> **Trecho do documento**:
<<<<

São Paulo, quarta-feira, 08 de novembro de 2000

Texto Anterior | Próximo Texto | Índice

MARCELO COELHO
Como ser feliz (mesmo não sabendo inglês)

Nunca tive a intenção de ver de novo "Titanic". Um só naufrágio me bastou; mas, como se sabe, houve quem assistisse mais de 20 vezes ao filme de James Cameron, talvez por inconformismo diante da tragédia. Era, sem dúvida, uma maneira de fazer Leonardo DiCaprio e Kate Winslet reviverem; só que, no final, eles morriam de novo, e então se impunha voltar ao cinema outra vez.
Acontece que está à venda nas bancas de jornal um vídeo do "Titanic", com as legendas em inglês. Junto vem um folheto com a tradução das expressões mais difíceis. Faz parte de uma coleção de vídeos publicada por "Speak Up" -a revista de quem quer melhorar o próprio inglês.
Durante um bom tempo comprei "Speak Up"; foi na época em que eu tinha toca-fitas no carro. A revista vinha com uma fita (agora há versão em CD). Passei horas no trânsito absorvendo entrevistas com Michael Douglas, Tom Wolfe ou o ator que fazia o mordomo Alfred nos seriados do Batman. Em casa, teoricamente, eu podia ler a revista, cheia de explicações sobre o que não dava para entender.
Acho até que me ajudou no inglês. "Speak Up" é uma coisa muito bem-feita. Só que, claro, desisti depois de algum tempo. O problema não está na revista, está em nós mesmos. O que compramos nas bancas não é exatamente uma dose quinzenal de conhecimento da língua; é a perspectiva de algum dia sabermos inglês perfeitamente.
É o que ocorre também com livros de auto-ajuda, dietas revolucionárias ou carteirinhas de sócio numa academia de ginástica: o que está à venda é a decisão de mudar, de melhorar, não a mudança ou a melhora em si.
Claro que só essa decisão já nos melhora um pouco. E todo regime -mesmo aqueles baseados só em frituras ou só em chocolate, não sei qual o mais recente- funciona por um tempo, talvez simplesmente pelo fato de impor alguma disciplina, mesmo absurda, à nossa alimentação.
O fato é que pus "Titanic" no vídeo. Afundei rapidamente no tédio; não sem antes ter experimentado momentos de radical perplexidade. O que os atores falavam parecia-me, na maior parte das vezes, um monte de interjeições ou grunhidos indignos de qualquer tradução. De quando em quando, uma palavra conhecida vinha boiando, náufraga, no mar da minha ignorância.
Lembro-me de um livro intitulado "O Inglês que Você Pensa que Sabe". Era, provavelmente, curto demais para as dimensões de nosso engano. Imagino que não haja nada de especial no inglês de "Titanic". Mas leio no folheto, por exemplo, que um personagem disse: "Ain't nothing to it, is there, Jack?". Isso quer dizer: "Não é tão difícil assim, não é, Jack?". E tenho vontade de responder: "É muito difícil, sim, Jack.".
Acho, em suma, que nunca saberemos inglês direito; no máximo, pensaremos estar falando e entendendo, mas não estaremos nunca falando nem entendendo nada.

>>>>

> **Informações extraídas**:
<<<<

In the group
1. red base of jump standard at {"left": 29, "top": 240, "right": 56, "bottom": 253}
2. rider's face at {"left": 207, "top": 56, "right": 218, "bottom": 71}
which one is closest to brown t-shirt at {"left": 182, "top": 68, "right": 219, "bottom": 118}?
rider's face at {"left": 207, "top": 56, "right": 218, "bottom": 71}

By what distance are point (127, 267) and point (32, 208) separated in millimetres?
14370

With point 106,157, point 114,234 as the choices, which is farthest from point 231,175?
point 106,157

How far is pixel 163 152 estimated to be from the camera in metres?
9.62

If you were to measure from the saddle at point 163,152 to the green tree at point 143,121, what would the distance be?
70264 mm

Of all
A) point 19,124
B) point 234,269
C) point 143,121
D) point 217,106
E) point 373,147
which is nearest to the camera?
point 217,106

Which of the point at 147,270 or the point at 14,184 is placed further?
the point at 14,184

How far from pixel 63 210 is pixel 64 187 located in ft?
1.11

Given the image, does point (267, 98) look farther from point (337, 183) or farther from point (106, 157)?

>>>>
<<<<

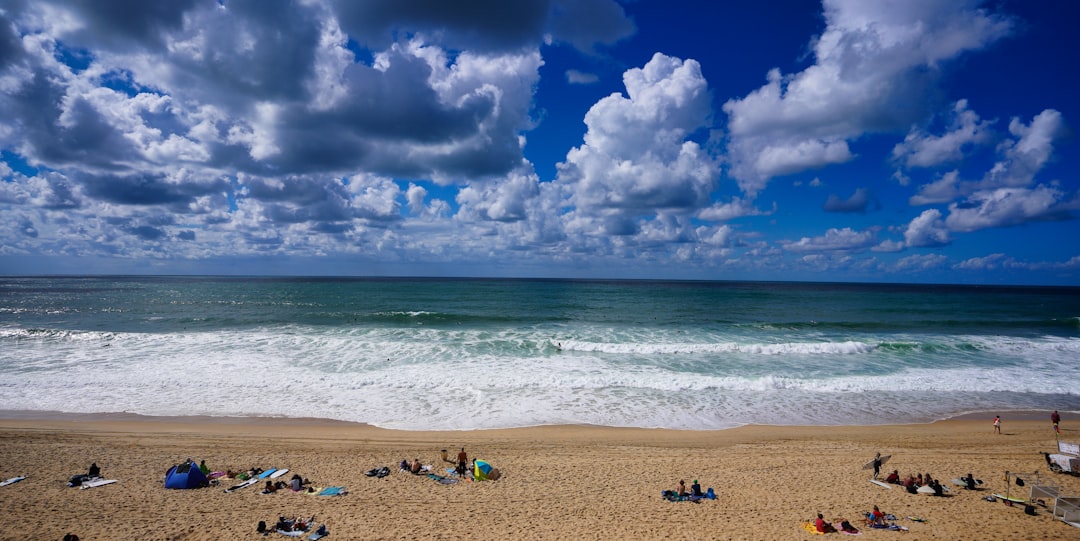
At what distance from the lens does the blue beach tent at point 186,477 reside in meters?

>>>>
<<<<

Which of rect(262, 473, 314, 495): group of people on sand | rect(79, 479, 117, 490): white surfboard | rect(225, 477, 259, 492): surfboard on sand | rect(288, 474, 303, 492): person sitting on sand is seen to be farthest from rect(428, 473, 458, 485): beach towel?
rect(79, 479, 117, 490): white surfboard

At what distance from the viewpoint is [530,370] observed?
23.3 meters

>>>>

> **Ações a realizar**:
**A)** Na crônica sobre o inglês e o "Titanic", o que acompanha o vídeo do filme vendido nas bancas de jornal?
**B)** Prossiga com a crônica sobre o inglês e o "Titanic" a partir da última frase apresentada.

> **Respostas dos exercícios**:
**A)** Um folheto com a tradução das expressões mais difíceis.

**B)**
Não é isso, aliás, o que ocorre com a tão desejada inserção do Brasil na economia globalizada? Nossa situação de dependência face aos Estados Unidos não muda nunca, enquanto nossa "modernização" prossegue a todo vapor; é como se sempre adquiríssemos um vocabulário maior e continuássemos em plena ignorância. O capitalismo brasileiro se intensifica, mas o "gap" não se altera. Quanto esforço para ficar no mesmo lugar!
Melhor passar para outro assunto. Fui ver "Alta Fidelidade", filme de Stephen Frears com John Cusack no papel principal. Ouvi muitos elogios à fita. Não consegui simpatizar muito com a história do ex-DJ que é abandonado pela namorada; ele passa o tempo todo fazendo confidências direto para a câmera, numa modalidade engraçadinha de curtir o complexo de rejeição.
O filme não é antipático. Pareceu-me um pouco vazio, muito centrado na dor-de-cotovelo. Mas posso entender as razões de seu sucesso. É que propõe uma modalidade aceitável, contemporânea, de enredo romântico.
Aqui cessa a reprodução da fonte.